Laureline Berteloot (LB) and Julie Bruneau (JB): CT imaging of the chest revealed a ‘crazy paving’ pattern whereas analysis of BAL fluid failed to identify any underlying disease.
CS: Hypoxia transiently improved after initiation of inhaled corticosteroids and antireflux therapy but relapsed after a few months, so that a second BAL was performed.
JB: The second BAL fluid revealed the presence of extracellular lipid and protein deposits and foamy alveolar macrophages.

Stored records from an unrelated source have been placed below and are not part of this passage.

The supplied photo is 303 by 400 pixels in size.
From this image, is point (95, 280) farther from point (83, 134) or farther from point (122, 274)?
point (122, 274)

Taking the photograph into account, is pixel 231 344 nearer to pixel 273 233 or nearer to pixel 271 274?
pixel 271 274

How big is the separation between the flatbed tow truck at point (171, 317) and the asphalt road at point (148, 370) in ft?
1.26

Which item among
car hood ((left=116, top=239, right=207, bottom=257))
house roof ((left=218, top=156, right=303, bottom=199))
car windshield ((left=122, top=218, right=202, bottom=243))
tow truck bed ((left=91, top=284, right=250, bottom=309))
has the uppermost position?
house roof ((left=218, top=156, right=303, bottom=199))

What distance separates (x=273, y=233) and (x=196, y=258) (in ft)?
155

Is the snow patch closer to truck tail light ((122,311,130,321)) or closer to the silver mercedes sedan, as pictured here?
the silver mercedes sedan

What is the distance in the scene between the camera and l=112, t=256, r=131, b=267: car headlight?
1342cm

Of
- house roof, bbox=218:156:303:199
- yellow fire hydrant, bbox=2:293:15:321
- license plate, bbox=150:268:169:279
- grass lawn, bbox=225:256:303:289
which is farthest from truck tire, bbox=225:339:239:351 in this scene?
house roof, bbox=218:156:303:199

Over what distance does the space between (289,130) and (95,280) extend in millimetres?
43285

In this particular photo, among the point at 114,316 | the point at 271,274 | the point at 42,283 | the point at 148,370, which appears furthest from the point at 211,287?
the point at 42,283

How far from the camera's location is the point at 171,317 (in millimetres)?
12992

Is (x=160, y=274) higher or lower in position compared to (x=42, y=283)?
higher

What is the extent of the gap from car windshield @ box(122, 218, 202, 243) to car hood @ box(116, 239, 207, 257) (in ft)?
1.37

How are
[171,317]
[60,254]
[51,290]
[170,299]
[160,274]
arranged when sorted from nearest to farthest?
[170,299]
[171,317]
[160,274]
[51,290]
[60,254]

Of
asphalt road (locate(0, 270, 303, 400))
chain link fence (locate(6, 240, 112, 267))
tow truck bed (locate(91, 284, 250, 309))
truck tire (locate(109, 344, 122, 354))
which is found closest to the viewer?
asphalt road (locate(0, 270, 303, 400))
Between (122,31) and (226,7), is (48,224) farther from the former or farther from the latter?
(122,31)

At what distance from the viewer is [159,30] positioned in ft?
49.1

CS and Cécile Bonnet (CeB): These abnormalities led to a diagnosis of pulmonary alveolar proteinosis (PAP) at the age of 2.6 years, which was confirmed by genetic testing; complex chromosome abnormalities were detected, with (1) deletion of CSF2RA and CRLF2 on the X chromosome inherited from the mother, and (2) a de novo rearrangement of the paternal X chromosome, resulting in loss of both CSF2RA alleles.1
CS, Christophe Delacourt (CD) and Jacques De Blic (JDB): Recessive mutations in the α or β subunits of the granulocyte macrophage colony-stimulating factor receptor (GM-CSF-R, encoded respectively by CSF2RA and CSF2RB) cause two subtypes of hereditary PAP.2 Impairment of GM-CSF-dependent surfactant clearance by alveolar macrophages leads to the progressive accumulation of surfactant in the alveolar space …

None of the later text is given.